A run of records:
--*--
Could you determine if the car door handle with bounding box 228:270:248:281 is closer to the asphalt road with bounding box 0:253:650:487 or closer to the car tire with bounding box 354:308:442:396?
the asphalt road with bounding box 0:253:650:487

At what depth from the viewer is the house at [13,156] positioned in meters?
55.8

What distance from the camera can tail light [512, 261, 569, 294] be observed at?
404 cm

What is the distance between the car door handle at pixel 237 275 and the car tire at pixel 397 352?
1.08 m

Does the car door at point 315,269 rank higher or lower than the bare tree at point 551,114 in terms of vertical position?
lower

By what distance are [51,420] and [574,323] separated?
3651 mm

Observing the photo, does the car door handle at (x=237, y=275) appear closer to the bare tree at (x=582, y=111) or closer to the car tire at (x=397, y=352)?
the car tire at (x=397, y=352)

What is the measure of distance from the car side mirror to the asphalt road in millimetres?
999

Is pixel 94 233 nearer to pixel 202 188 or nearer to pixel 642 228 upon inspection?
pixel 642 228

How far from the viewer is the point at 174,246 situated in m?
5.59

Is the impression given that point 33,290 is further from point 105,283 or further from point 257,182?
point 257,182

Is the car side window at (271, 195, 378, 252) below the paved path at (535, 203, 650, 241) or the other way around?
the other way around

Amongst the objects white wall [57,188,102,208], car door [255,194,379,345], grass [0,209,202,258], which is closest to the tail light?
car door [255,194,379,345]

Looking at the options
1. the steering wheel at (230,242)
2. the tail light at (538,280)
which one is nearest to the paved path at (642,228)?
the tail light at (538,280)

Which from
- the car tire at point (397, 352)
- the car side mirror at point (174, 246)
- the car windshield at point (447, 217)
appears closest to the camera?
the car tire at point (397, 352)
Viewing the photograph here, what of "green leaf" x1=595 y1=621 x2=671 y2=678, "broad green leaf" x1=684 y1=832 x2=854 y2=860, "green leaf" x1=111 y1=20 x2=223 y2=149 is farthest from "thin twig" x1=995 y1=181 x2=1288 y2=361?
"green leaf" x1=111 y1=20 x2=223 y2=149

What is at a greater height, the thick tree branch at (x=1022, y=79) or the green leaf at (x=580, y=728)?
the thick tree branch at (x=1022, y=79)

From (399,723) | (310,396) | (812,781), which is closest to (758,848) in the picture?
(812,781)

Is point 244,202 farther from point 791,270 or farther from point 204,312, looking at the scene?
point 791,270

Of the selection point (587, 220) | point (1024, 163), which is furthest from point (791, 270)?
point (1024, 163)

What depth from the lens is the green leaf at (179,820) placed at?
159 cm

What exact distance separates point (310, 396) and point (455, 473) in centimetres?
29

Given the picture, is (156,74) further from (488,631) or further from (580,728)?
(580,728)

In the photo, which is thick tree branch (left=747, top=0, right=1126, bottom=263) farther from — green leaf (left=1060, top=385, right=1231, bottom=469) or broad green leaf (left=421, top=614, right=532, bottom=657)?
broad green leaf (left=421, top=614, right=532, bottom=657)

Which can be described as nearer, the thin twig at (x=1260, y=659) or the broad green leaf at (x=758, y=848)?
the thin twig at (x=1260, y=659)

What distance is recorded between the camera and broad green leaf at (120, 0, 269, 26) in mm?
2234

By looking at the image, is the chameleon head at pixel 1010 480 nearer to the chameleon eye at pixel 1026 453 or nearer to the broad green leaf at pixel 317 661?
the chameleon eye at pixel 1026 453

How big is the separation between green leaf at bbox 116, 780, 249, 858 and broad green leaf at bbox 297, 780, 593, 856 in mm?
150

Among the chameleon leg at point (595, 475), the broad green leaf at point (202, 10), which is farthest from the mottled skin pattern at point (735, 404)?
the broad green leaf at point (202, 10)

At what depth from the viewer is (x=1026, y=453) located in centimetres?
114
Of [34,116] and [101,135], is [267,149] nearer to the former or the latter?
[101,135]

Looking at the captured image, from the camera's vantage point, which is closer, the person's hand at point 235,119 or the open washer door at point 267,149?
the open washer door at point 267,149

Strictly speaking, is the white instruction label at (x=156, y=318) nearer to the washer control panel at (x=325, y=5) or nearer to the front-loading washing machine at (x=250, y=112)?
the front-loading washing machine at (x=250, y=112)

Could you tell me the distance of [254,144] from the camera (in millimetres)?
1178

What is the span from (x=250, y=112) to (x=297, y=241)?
--*--
Repeat each record in full; every line must match exactly.

Could you determine if the car door handle with bounding box 228:270:248:281 is closer to the asphalt road with bounding box 0:253:650:487 or closer to the car tire with bounding box 354:308:442:396?
the asphalt road with bounding box 0:253:650:487

At what depth from the viewer is the house at [13,156] positioned in meters?
55.8

What distance from the camera can tail light [512, 261, 569, 294] be observed at?
404 cm

What is the distance between the car door handle at pixel 237 275 and the car tire at pixel 397 352?
1.08 m

Does the car door at point 315,269 rank higher or lower than the bare tree at point 551,114 in terms of vertical position?
lower

By what distance are [51,420] and [574,323] separated?
3651 mm

Observing the photo, does the car door handle at (x=237, y=275) appear closer to the bare tree at (x=582, y=111) or closer to the car tire at (x=397, y=352)?
the car tire at (x=397, y=352)

What is the measure of distance from the car side mirror to the asphalt road in millimetres?
999

Is pixel 94 233 nearer to pixel 202 188 or nearer to pixel 642 228 upon inspection?
pixel 642 228

How far from the viewer is the point at 174,246 situated in m?
5.59

Is the impression given that point 33,290 is further from point 105,283 or further from point 257,182?
point 257,182

Is the car side window at (271, 195, 378, 252) below the paved path at (535, 203, 650, 241) or the other way around?
the other way around

Amongst the objects white wall [57,188,102,208], car door [255,194,379,345], grass [0,209,202,258], which is closest to the tail light?
car door [255,194,379,345]

Looking at the options
1. the steering wheel at (230,242)
2. the tail light at (538,280)
which one is nearest to the paved path at (642,228)?
the tail light at (538,280)

Which from
- the car tire at point (397, 352)
- the car side mirror at point (174, 246)
- the car windshield at point (447, 217)
appears closest to the camera?
the car tire at point (397, 352)
Viewing the photograph here, what of "green leaf" x1=595 y1=621 x2=671 y2=678, "broad green leaf" x1=684 y1=832 x2=854 y2=860, "green leaf" x1=111 y1=20 x2=223 y2=149 is farthest from "thin twig" x1=995 y1=181 x2=1288 y2=361?
"green leaf" x1=111 y1=20 x2=223 y2=149

What is at a greater height, the thick tree branch at (x=1022, y=79) or the green leaf at (x=580, y=728)?
the thick tree branch at (x=1022, y=79)

From (399,723) | (310,396) | (812,781), which is closest to (758,848) in the picture?
(812,781)

Is point 244,202 farther from point 791,270 or farther from point 204,312, looking at the scene?
point 791,270

Of the selection point (587, 220) | point (1024, 163), which is furthest from point (791, 270)?
point (1024, 163)

What depth from the lens is the green leaf at (179,820) placed at?
159 cm

What exact distance separates point (310, 396) and point (455, 473) in centimetres?
29

Given the picture, is (156,74) further from (488,631) or further from (580,728)?
(580,728)

In the photo, which is thick tree branch (left=747, top=0, right=1126, bottom=263) farther from — green leaf (left=1060, top=385, right=1231, bottom=469) or broad green leaf (left=421, top=614, right=532, bottom=657)?
broad green leaf (left=421, top=614, right=532, bottom=657)

Which can be described as nearer, the thin twig at (x=1260, y=659) or the broad green leaf at (x=758, y=848)?
the thin twig at (x=1260, y=659)

What distance is recorded between the camera and broad green leaf at (120, 0, 269, 26) in mm?
2234

By looking at the image, is the chameleon head at pixel 1010 480 nearer to the chameleon eye at pixel 1026 453 or nearer to the broad green leaf at pixel 317 661?
the chameleon eye at pixel 1026 453

How big is the separation between green leaf at bbox 116, 780, 249, 858 and broad green leaf at bbox 297, 780, 593, 856 in mm?
150

Among the chameleon leg at point (595, 475), the broad green leaf at point (202, 10), which is farthest from the mottled skin pattern at point (735, 404)?
the broad green leaf at point (202, 10)

At what depth from the viewer is (x=1026, y=453) located in centimetres?
114
Of [34,116] and [101,135], is [267,149] nearer to the former or the latter?
[101,135]

Looking at the captured image, from the camera's vantage point, which is closer, the person's hand at point 235,119 or the open washer door at point 267,149?
the open washer door at point 267,149

Strictly speaking, is the white instruction label at (x=156, y=318) nearer to the washer control panel at (x=325, y=5) or nearer to the front-loading washing machine at (x=250, y=112)?
the front-loading washing machine at (x=250, y=112)

Could you tell me the distance of [254,144] from the camera (in millimetres)?
1178

What is the span from (x=250, y=112) to (x=297, y=241)?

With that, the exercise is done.